Guilty Pleasures

Sometimes when I do interviews, the questions is asked: “What is your guilty pleasure?” Lately I’ve been answering with America’s Next Top Model. I thought there could not be a show more empty, more shallow and without substance that this: and that’s what draws me in. No thinking required, and the occasional: “Wow, I can’t believe these are real people.” Which is why, last night, I got sucked into a Paris Hilton’s My New BFF marathon that was playing on Star TV. This show has even less substance that Top Model…in fact it has no substance at all. At least in Top Model the girls had a goal in life, a dream to live out, a destination in mind. This BFF show has none of that. The girls on the show are made to seem that they have no intention in life, no reason to work hard or be challenged on TV (or in reality) other than to hang out with a stranger who is really famous and really rich. It’s genius. Pure evil genius. And I watched three hour-long episodes in a row, mostly just to confirm that my mind was being boggled for the right reasons, that this show is nothing more than an infommercial for the Paris Hilton brand. Luckily for me the marketing had the opposite effect and after seeing what was apparently the gaudy interior of Ms. Hilton’s house, I vowed never to even go into a store that carried Paris Hilton merchandise.

Watching a train wreck happen before your eyes is definitely what makes reality TV so addictive and popular. Also it eliminates the need for full-time writers to be hired on a production. But even worse than American reality TV is Canadian reality TV. Namely our latest, guiltiest pleasure: Disband on MuchMusic. Based firmly in Toronto, this show has Greig Nori from Treble Charger following and coaching a new band along the seamy edges of the music biz, culminating with the band performing on TV and an ultimate decision by a panel of “experts” on whether or not the band in question should continue to exist or…DISBAND! It’s awesome. And brutal. Sometimes we see people we know on the show (not in the bands but industry types), which makes it all the more painful and dark.

Other than that, the only good shows on TV are Chef Abroad with Michael Smith, and of course Top Chef which are both guiltless pleasures. And Entourage.
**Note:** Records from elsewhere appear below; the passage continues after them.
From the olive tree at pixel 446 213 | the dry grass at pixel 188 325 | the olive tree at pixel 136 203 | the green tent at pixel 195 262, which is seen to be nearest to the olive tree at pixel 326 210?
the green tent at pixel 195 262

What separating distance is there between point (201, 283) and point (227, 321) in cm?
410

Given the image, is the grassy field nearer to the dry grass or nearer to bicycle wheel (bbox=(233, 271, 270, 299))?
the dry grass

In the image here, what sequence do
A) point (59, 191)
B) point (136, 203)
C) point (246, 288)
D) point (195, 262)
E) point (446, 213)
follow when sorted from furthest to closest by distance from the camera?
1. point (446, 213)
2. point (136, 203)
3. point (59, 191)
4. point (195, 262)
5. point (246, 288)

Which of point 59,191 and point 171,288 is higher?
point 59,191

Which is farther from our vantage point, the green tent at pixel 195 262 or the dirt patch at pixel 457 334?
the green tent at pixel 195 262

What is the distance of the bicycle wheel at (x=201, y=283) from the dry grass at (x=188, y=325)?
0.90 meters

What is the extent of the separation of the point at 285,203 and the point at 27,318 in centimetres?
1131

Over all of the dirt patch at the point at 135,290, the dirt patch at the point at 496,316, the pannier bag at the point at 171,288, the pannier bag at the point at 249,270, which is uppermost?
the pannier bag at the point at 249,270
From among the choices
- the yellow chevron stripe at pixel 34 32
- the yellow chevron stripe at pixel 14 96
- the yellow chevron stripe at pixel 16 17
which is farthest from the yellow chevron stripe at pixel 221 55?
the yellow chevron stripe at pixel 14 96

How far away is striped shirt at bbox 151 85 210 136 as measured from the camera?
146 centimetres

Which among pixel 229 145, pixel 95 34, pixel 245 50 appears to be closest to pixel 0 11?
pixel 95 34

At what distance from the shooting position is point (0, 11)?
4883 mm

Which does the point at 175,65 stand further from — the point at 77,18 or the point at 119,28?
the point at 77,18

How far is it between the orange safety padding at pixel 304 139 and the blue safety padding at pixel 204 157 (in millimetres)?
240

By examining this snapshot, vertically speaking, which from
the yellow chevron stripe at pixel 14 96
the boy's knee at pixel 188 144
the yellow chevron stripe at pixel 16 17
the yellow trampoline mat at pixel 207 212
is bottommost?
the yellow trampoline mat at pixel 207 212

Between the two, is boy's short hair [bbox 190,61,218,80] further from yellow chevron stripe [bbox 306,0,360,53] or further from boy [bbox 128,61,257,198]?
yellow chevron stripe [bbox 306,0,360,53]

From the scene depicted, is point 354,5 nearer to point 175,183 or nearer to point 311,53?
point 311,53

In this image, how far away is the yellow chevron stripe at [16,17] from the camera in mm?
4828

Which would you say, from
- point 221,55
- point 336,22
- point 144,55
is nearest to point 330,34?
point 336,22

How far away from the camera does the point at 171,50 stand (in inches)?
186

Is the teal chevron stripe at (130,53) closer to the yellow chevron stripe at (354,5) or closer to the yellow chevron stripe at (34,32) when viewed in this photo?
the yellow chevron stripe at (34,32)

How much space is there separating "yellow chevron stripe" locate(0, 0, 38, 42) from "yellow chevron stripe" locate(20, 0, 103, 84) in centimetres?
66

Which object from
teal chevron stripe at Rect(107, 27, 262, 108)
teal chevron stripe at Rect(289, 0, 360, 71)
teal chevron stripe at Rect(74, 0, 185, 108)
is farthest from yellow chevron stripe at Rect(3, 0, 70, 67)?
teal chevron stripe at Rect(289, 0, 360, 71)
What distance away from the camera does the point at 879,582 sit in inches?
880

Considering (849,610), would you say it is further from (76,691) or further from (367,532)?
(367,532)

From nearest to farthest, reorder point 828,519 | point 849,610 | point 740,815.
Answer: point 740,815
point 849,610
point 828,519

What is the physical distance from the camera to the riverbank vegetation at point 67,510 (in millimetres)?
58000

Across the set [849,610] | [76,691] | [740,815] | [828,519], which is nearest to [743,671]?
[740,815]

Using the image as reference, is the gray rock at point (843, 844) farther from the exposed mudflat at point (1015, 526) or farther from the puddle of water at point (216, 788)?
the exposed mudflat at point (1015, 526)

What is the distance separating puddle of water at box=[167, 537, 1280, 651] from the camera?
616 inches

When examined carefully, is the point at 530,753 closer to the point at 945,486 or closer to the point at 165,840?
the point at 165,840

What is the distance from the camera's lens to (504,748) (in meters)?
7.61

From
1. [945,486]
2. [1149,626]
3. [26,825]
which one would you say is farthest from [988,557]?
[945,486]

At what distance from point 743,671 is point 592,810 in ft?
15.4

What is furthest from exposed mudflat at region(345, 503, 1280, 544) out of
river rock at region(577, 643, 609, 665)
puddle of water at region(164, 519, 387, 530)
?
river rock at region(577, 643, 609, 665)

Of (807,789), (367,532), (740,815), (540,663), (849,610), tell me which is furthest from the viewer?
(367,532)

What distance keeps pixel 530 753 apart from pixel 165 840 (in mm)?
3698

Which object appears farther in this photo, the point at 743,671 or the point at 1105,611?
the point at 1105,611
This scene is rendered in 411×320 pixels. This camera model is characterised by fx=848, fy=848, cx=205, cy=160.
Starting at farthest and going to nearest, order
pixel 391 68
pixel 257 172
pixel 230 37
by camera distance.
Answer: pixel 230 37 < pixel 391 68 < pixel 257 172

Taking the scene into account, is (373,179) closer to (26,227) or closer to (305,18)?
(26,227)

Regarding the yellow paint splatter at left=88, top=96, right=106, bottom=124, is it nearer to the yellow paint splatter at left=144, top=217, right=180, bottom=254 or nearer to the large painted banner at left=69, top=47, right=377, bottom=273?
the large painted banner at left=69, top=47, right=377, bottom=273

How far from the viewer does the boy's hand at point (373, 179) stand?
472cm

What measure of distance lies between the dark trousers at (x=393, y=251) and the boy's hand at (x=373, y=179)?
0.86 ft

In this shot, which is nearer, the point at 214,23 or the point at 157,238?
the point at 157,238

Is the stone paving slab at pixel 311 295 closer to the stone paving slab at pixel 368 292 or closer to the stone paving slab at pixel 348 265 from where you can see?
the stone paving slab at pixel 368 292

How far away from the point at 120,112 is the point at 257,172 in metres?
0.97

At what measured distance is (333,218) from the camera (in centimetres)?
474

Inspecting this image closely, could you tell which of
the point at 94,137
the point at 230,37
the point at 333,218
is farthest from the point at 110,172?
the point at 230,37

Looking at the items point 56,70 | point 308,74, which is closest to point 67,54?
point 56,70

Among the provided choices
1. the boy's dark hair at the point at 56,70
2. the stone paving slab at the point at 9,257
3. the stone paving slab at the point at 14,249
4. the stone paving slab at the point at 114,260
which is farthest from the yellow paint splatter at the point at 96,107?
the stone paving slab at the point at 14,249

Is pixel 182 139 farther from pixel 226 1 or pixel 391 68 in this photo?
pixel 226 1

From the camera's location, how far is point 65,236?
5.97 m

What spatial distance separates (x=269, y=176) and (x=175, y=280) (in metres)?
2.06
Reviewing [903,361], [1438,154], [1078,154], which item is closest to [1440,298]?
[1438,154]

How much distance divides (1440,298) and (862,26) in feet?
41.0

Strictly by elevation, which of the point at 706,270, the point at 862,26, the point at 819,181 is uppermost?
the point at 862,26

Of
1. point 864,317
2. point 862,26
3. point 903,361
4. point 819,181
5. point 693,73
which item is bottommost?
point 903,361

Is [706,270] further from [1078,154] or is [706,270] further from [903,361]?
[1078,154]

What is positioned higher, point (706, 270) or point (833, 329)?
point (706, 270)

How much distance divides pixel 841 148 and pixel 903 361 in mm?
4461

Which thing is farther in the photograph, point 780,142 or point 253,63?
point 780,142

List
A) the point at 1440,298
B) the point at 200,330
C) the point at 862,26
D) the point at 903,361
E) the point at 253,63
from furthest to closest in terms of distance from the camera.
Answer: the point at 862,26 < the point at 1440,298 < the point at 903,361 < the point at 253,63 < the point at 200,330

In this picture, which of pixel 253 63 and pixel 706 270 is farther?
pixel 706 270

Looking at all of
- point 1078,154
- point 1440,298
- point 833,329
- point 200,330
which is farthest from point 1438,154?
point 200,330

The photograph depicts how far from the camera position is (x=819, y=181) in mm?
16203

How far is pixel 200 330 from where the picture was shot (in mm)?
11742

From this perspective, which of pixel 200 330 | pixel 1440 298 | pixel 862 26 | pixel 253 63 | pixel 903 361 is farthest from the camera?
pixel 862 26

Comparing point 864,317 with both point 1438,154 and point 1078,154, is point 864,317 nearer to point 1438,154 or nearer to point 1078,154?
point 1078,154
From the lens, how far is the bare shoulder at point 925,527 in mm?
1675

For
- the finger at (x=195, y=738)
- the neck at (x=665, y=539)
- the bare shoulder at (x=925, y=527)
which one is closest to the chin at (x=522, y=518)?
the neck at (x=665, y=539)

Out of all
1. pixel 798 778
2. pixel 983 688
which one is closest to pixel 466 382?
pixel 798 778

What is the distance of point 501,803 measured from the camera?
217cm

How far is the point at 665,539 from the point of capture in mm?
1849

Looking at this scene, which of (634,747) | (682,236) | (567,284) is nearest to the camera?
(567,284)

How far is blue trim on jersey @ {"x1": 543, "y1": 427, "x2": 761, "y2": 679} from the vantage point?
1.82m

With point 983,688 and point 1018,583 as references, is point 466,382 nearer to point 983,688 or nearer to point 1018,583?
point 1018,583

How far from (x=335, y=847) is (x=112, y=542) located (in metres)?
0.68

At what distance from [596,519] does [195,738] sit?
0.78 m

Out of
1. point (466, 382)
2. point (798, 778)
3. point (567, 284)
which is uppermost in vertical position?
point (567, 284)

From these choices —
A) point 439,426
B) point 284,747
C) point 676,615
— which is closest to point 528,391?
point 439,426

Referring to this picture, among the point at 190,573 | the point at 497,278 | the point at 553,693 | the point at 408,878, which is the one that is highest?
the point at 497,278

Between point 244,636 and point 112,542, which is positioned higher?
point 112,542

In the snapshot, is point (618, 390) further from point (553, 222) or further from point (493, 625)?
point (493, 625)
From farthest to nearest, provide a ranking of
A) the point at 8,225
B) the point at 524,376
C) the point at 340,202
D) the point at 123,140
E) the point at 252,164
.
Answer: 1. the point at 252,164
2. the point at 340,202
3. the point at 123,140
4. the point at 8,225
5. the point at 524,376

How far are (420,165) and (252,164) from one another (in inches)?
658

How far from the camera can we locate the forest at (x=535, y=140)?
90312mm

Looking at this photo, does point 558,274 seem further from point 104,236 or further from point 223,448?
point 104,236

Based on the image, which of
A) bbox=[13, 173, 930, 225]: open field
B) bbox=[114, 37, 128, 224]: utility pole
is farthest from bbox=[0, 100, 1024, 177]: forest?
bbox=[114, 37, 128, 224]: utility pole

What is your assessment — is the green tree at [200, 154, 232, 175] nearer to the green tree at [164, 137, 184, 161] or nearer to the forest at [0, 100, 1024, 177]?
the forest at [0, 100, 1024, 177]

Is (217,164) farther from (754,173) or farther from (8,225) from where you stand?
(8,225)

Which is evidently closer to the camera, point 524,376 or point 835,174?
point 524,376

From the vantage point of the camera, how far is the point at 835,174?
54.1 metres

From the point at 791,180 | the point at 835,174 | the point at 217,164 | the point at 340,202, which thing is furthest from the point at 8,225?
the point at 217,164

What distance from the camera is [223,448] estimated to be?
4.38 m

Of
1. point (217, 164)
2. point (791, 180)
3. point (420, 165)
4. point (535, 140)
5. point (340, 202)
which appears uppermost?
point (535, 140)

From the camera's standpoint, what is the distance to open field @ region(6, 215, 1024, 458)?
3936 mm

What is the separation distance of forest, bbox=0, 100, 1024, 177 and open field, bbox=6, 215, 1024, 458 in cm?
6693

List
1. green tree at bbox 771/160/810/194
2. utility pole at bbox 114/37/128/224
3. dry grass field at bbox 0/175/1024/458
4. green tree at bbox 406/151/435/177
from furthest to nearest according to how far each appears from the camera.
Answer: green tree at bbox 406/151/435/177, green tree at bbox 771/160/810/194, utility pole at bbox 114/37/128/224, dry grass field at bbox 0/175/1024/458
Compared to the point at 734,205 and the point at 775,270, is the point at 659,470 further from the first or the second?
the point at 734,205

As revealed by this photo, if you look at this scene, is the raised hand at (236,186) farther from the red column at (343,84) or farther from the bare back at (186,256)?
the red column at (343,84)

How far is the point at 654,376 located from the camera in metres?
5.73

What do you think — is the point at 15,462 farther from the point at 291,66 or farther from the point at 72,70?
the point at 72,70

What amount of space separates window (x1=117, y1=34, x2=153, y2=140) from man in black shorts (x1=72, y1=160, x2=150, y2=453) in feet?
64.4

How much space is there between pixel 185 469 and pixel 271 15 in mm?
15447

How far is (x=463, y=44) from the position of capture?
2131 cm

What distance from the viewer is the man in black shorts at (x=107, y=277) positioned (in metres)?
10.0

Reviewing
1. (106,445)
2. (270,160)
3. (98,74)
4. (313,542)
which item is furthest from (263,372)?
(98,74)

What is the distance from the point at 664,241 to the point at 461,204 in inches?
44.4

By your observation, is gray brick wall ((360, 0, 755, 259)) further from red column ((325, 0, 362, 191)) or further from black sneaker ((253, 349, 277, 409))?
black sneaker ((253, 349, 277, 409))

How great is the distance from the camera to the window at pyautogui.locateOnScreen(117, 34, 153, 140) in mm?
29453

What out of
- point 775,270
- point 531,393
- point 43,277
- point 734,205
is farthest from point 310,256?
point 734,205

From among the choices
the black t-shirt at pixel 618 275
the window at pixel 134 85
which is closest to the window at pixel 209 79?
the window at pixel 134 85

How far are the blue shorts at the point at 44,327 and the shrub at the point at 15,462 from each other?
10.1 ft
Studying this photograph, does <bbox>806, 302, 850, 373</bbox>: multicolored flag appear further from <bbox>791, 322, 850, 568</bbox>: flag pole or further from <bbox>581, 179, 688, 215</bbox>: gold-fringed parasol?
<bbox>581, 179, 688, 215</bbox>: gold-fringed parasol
But until the next season of Lost starts in 2009, I’ll just be wallowing in rubbish reality TV.

“Lost” and I

Being home (and not on tour) has allowed us to fall into some fairly pedestrian routines. Usually centered around some television event, Thursday nights have become Lost night. Previous domestic lock downs have included Hell’s Kitchen, Top Chef, and originated with earlier seasons of Amazing Race (now it sucks).

The thing that doesn’t work very well about Lost night is that I’ve only seen a few episodes from various seasons. It’s the sort of show that has so many meandering plots and twists and sub-plots that when I watch it with Murray I’m compelled to ask a bunch of questions during the commercial breaks: “Who’s Sawyer?” and “I thought that guy was dead?” and then more queries about the Dharma Initiative, The Others and The Oceanic 6. Even I think it’s annoying.

But I’m afraid to catch up because it would mean an incredible investment in TV time. Lost is already in its fourth season, meaning hours of watching. Once on tour I tried to start from the beginning. I was in my dark bunk on the tour bus, watching the first episode on my laptop. It made me really tense: my teeth were clenched the whole time and I had trouble falling asleep. Needless to say I didn’t invest much more time in Lost. I prefer to sleep.

Lost all started on the bus. Krief introduced the first season on DVD and immediately Murray and him were cracktastically addicted. They still call each other just to talk about it and the possible “theories.” I guess this is why the show is such a success, because it is so complex and multi-dimensional. And kind of scary.

Thursday nights are still fun, despite of my naïvieté.